The son of the deceased national artist Thawan Duchanee on Monday called for owners of paintings reputedly done by Thawan to have them verified to ensure that they were genuine.

Thawan’s son urges collectors to check authenticity of paintings
Doytibet Duchanee said he has learnt that some people were lured to pay large sums of money for fake paintings out of the belief that they were Thawan’s work.
 “I would like to call on those who bought the paintings of my father to come out to check whether they are fake or not.
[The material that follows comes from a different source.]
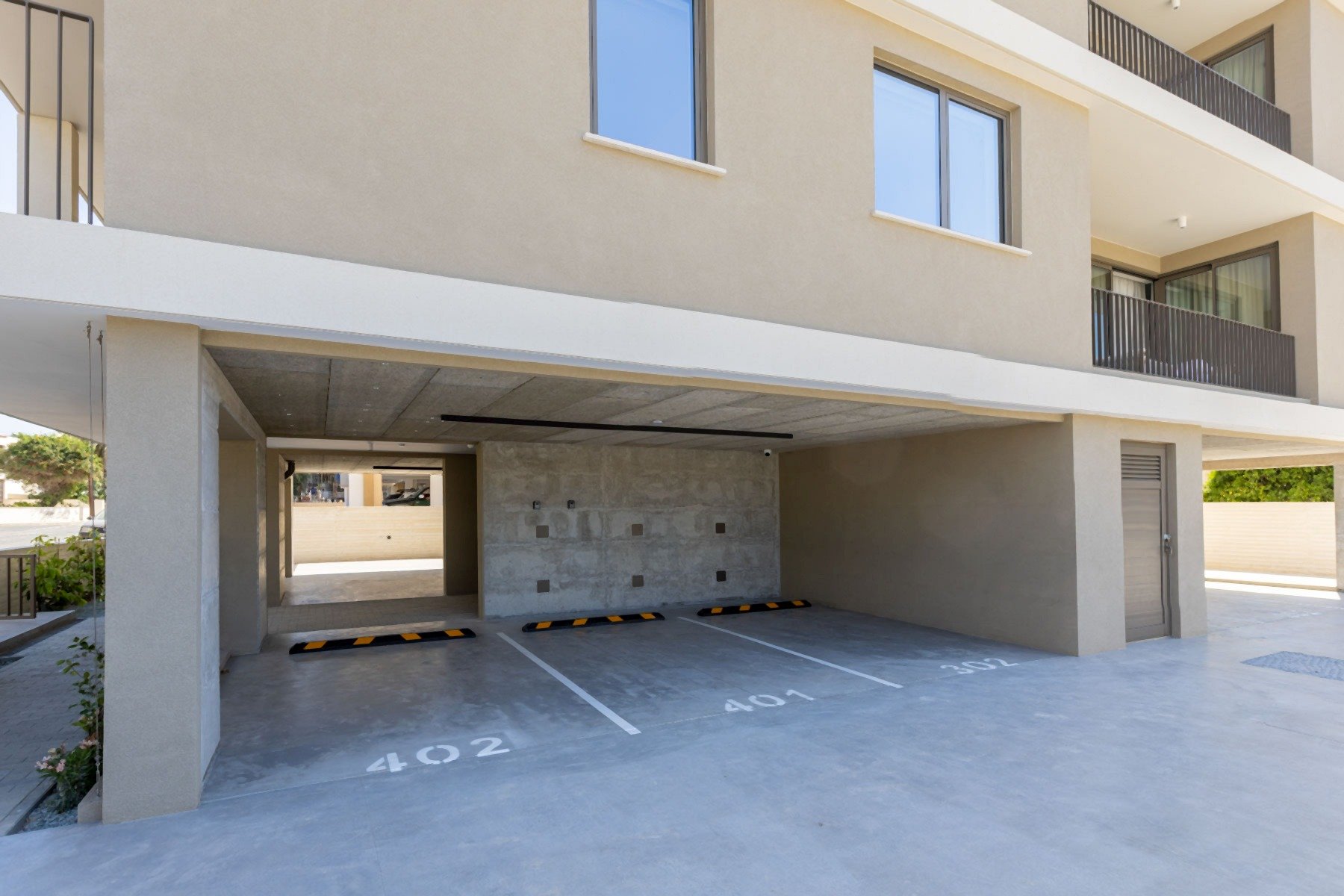 Modern Two Bedroom Apartment in the Heart of Pafos - 物件實景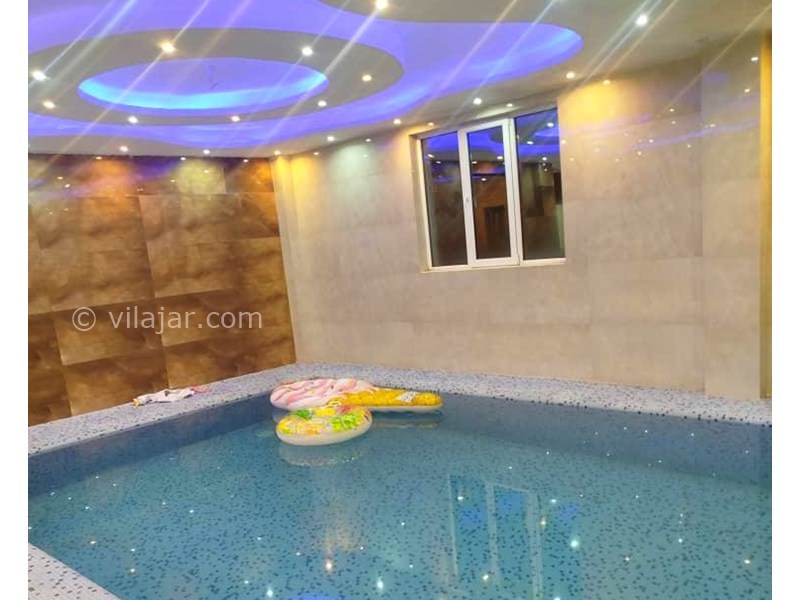 عکس شماره 862969 - اجاره ویلا لوکس در کلاردشت -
Information I have received suggests some were sold fake paintings claimed as works of my father for large prices ranging from Bt100,000 to Bt1 million.”
Thawan’s Baan Dam Museum will verify the paintings for them, he said.
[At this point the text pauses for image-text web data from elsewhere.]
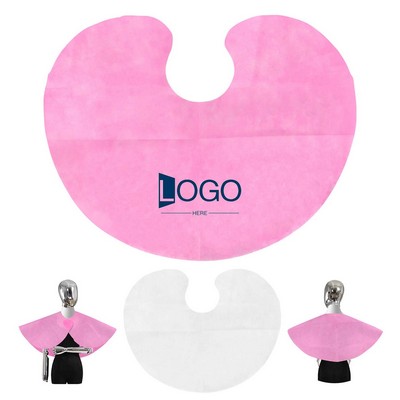 Disposable Hair Coloring Cape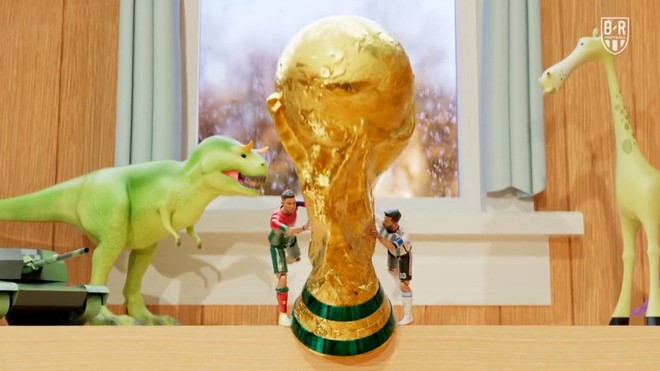 Which World Cup Ads Scored with Audiences? Which World Cup Ads Scored with Audiences?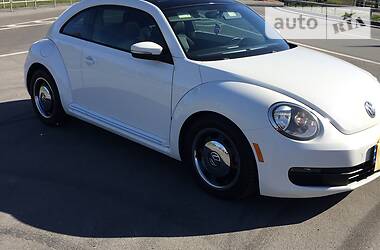 Хетчбек Volkswagen Beetle 2012 в 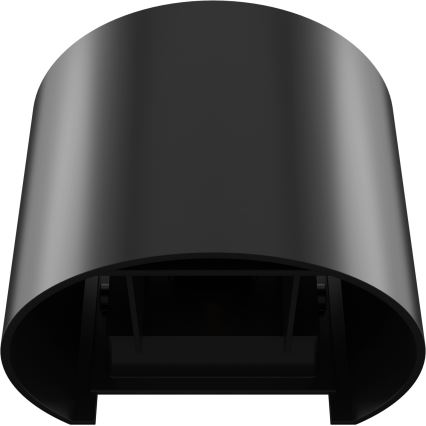 APLED - LED Spoljna zidna lampa OVAL 2xLED/3W/230V IP65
Doytibet was speaking during a visit to Bangchan police station in Bangkok to submit additional evidence to back up his complaint that a total of 113 paintings of his father went missing from a Bangkok house.

Thawan’s son urges collectors to check authenticity of paintings
He said that police have confiscated six paintings from people and told him to come to examine them and to verify them. 
He said he was accompanied to the police station by Woranan Chatchawaltipakorn, a national artist on visual arts (photography) who would check whether they were works of Thawan or not.
Woranan spent about an hour checking the paintings and later confirmed that they were Thawan’s artworks.
He added that anyone who wished to buy Thawan’s works should purchase those with certification issued by Baan Dum Museum.
In his allegation that the 113 paintings went missing from a Bangkok house, Doytibet has pointed a finger toward his stepmother, who lived in the house.
Thippachat Wannakul, 71, Thawan’s common-law wife of 30 years, dismissed the suggestion.
Doytibet and Thippachat have been feuding since Thawan died in September 2014, as each separately sought a court order to be appointed the executor of Thawan’s estate.
The son told reporters that he also informed police about two possible Thawan paintings he found posted last year on the Facebook page of a photo-framing shop.
He thought that a customer had asked the shop to put the painting into a frame, with the shop’s owner taking the photo for reference.
“I believe that a Buddha amulets expert in Pathum Thani province and a paintings collector in Chon Buri province have my father’s paintings,” he said.